Not sure. I'm still looking at that. Meanwhile, I did to a comparison of the RN to the top 50 most commonly used words, and to McM's book.
Top 10 most commonly used words (e.g. the, a, and, in, to) :
frequency/pct in RN: 93 words/25.1%
frequency/pct in L&L RN + 2nd note: 97 words/23.8%
frequency/pct in McM's book: 21404 words/20.4%
Top 50 most commonly used words (e.g. we, when, your, can, said):
frequency/pct in RN: 164 words/44.3%
frequency/pct in L&L RN + 2nd note: 166 words/40.8%
frequency/pct in McM's book: 32943 words/31.5%
Top 100 most commonly used words (e.g. could, people, my, than):
frequency/pct in RN: 194 words/52.4%
frequency/pct in L&L RN + 2nd note: 188 words/46.2%
frequency/pct in McM's book: 36956 words/35.3%
Top 1000 most commonly used words (e.g. island, week, less, machine):
frequency/pct in RN: 267 words/72.2%
As you can see, the RN author drew words from the common word pool the great majority of the time, whereas McM author drew from the common word pool less than half the time.

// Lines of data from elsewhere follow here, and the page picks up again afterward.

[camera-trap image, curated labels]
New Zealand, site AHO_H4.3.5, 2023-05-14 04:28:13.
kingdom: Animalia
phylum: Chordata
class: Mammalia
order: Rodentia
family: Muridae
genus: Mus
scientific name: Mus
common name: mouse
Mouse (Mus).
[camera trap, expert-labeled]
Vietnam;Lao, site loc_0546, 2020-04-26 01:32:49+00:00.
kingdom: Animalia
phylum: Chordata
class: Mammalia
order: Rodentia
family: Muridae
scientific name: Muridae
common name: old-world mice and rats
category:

I'm sure its a coincidence, but the fact is an ESL would tend to draw from that pool.
Hi Hotyh.
TY for compiling those figures. :blowkiss:
Very interesting.
Both the JBR rn and the L&L resemble a formal letter format, maybe the cordiality, tone? of that type of speech pattern and the insructive nature of the note is a function of the distribution; where 1/2 of the 'dialect' draws from that 'common word' pool.
coincidence? still of note, that the JBR rn is on the high end of the distibution.
ESL?
Hotyh?
would you say the rn writer is monosyllabic?
or
uses a language in which most 'words predominantly consist of a single syllable'?